No biomarkers have been found to be useful in predicting outcomes or to assist in treatment decisions. Serum angiotensin-converting enzyme levels are elevated in 30–80% of patients with clinically active disease. The test has positive and negative predictive values of less than 70–80%, and serum angiotensin-converting enzyme levels do not predict clinical course. Thus, most clinicians agree this test is of limited usefulness in the management of sarcoidosis.

Major causes of death from sarcoidosis include respiratory insufficiency and cor pulmonale, massive hemoptysis, complications from cardiac sarcoidosis, neurosarcoidosis, or uremia from chronic renal failure.

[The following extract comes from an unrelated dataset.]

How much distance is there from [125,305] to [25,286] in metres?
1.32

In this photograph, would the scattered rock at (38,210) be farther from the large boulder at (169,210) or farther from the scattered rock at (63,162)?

Several centers in the United States and Great Britain suggest that race is an important prognostic indicator, with blacks from Africa and West Indian patients more likely to have chronic persistent disease and suffer from increased morbidity and mortality. Hospital statistics suggest that sarcoidosis is the direct cause of death in 1–5% of persons admitted with this disease.

A patient should be considered for referral to a specialist in sarcoidosis in the following situations:

• Uncertainty of the diagnosis or clinical course.
• Uncertainty whether treatment is indicated.
• Disease that is not responding as expected to therapy.
• Severe extrapulmonary involvement, such as cardiac, neurologic, skin, or sinus involvement.
• Unsure about the use of glucocorticoid-sparing or alternative medications.